Segundo especialistas ouvidos pelo g1, equipamentos como tratores, implementos, produtos químicos e sistemas de agricultura de precisão importados da Europa tendem a ter custos menores, o que pode aumentar investimentos e produtividade no agronegócio.

Isso também vale para bens manufaturados e tecnologias usadas pelas indústrias brasileiras, abrindo espaço para maior valor agregado nas exportações e possíveis ganhos de emprego no setor industrial.

O que pode subir, e por que não deve pesar tanto no bolso

O acordo deve ampliar vendas brasileiras para a UE em itens como calçados, frutas e outros produtos agrícolas, o que poderia reduzir oferta doméstica em alguns segmentos e pressionar preços locais.

Mesmo assim, especialistas citados pelo g1 avaliam que o efeito inflacionário será pequeno no curto prazo e que mercados substitutos mitigam riscos de alta generalizada de preços.

Rodrigo Provazzi, CEO da Provazzi Consultoria, afirma, “Do ponto de vista do mercado interno, é importante destacar que já somos grandes compradores, principalmente de produtos com maior valor agregado da UE. A expectativa é de redução de preços no médio e no longo prazo”.

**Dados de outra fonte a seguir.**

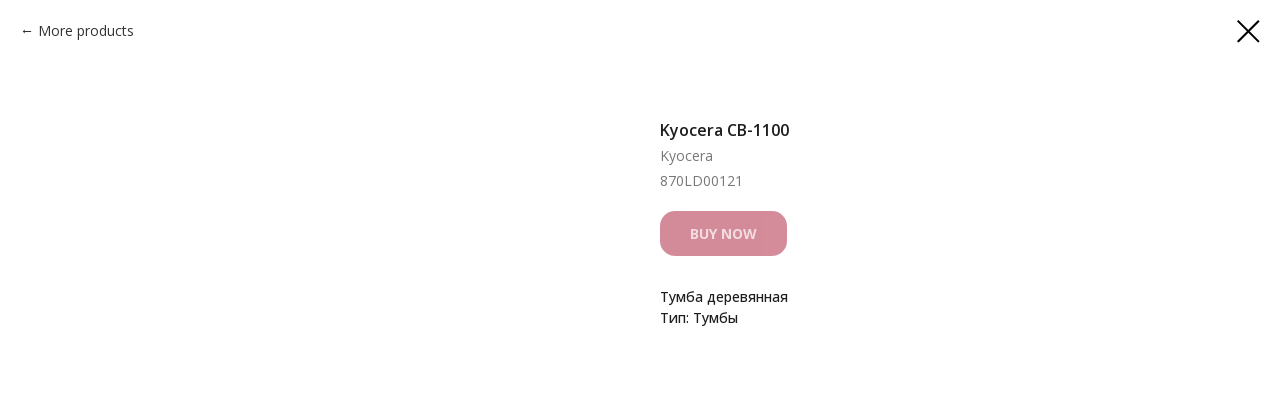

--- FILE ---
content_type: text/plain
request_url: https://www.google-analytics.com/j/collect?v=1&_v=j102&a=540790123&t=pageview&_s=1&dl=https%3A%2F%2Fkito.ru%2Fproducts%2Foptions%2Ftproduct%2F576408539-562790005711-kyocera-cb-1100&ul=en-us%40posix&dt=Kyocera%20CB-1100%20-%20Kyocera&sr=1280x720&vp=1280x720&_u=IEBAAEABAAAAACAAI~&jid=717094982&gjid=710057281&cid=874331191.1768732209&tid=UA-106543353-1&_gid=569251614.1768732209&_r=1&_slc=1&z=697279072
body_size: -448
content:
2,cG-9QZ8X9L8L2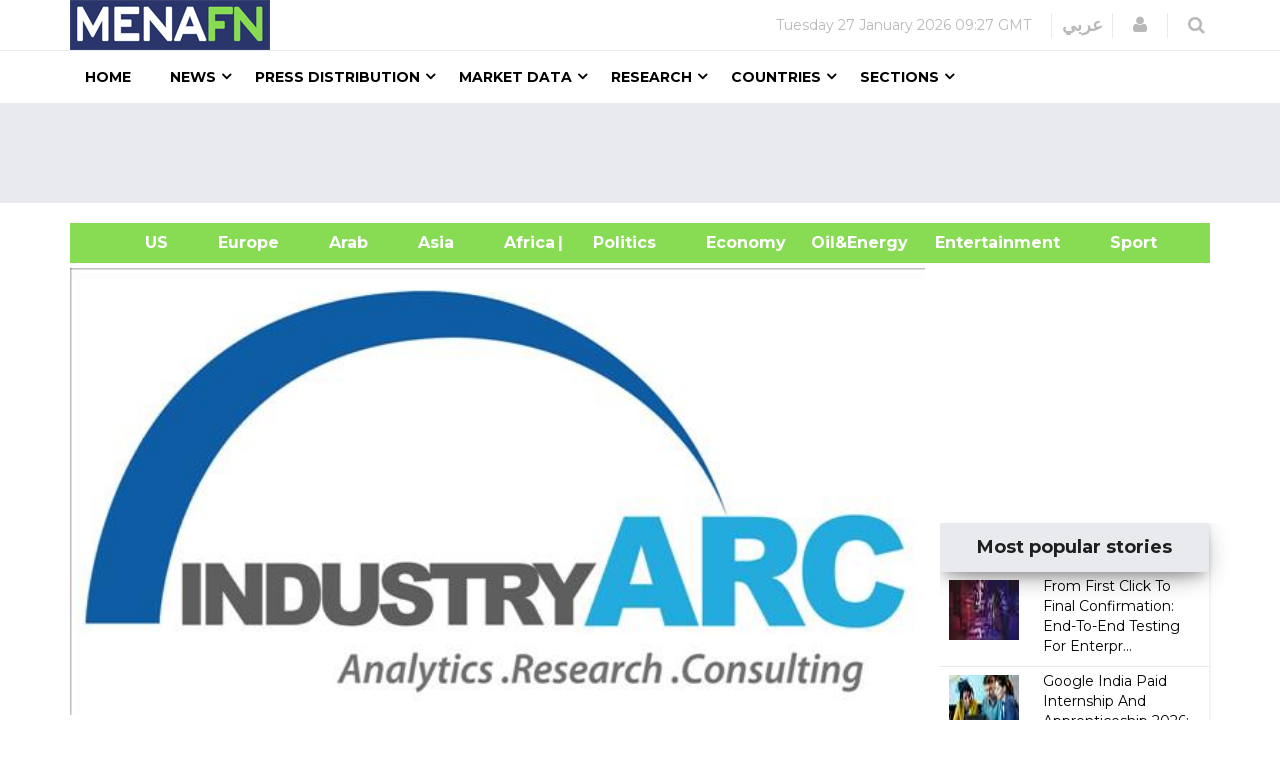

--- FILE ---
content_type: text/html; charset=utf-8
request_url: https://www.google.com/recaptcha/api2/aframe
body_size: 151
content:
<!DOCTYPE HTML><html><head><meta http-equiv="content-type" content="text/html; charset=UTF-8"></head><body><script nonce="Y727o6-1kL0J2GoSBgyJnA">/** Anti-fraud and anti-abuse applications only. See google.com/recaptcha */ try{var clients={'sodar':'https://pagead2.googlesyndication.com/pagead/sodar?'};window.addEventListener("message",function(a){try{if(a.source===window.parent){var b=JSON.parse(a.data);var c=clients[b['id']];if(c){var d=document.createElement('img');d.src=c+b['params']+'&rc='+(localStorage.getItem("rc::a")?sessionStorage.getItem("rc::b"):"");window.document.body.appendChild(d);sessionStorage.setItem("rc::e",parseInt(sessionStorage.getItem("rc::e")||0)+1);localStorage.setItem("rc::h",'1769506071142');}}}catch(b){}});window.parent.postMessage("_grecaptcha_ready", "*");}catch(b){}</script></body></html>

Projeções e números que importam

Estimativas do Instituto de Pesquisa Econômica Aplicada, Ipea, indicam que o Brasil deve ser o principal beneficiado pelo acordo, “Até 2040, a assinatura poderia elevar o Produto Interno Bruto, PIB, nacional em 0,46%”, segundo o levantamento citado pelo g1.

No comércio recente, as exportações do Brasil para a UE alcançaram US$ 49,8 bilhões, e a União Europeia exportou US$ 50,3 bilhões para o Brasil, números que mostram a relevância do fluxo comercial entre os blocos.

Alguns produtos tiveram tratamento tarifário específico apontado pelo g1, por exemplo, calçados produzidos no Mercosul, hoje sujeitos a tarifas de 3% a 7% na UE, devem ter essas taxas zeradas em até quatro anos, e, em casos como o da uva, a taxação de 14% será eliminada assim que o acordo entrar em vigor.

No balanço final, a expectativa é de ganhos para consumidores, com maior oferta e preços menores em uma série de itens, e de benefícios produtivos, com acesso a tecnologias e mercados, embora os efeitos variem por setor e dependam de adaptação das empresas e produtores.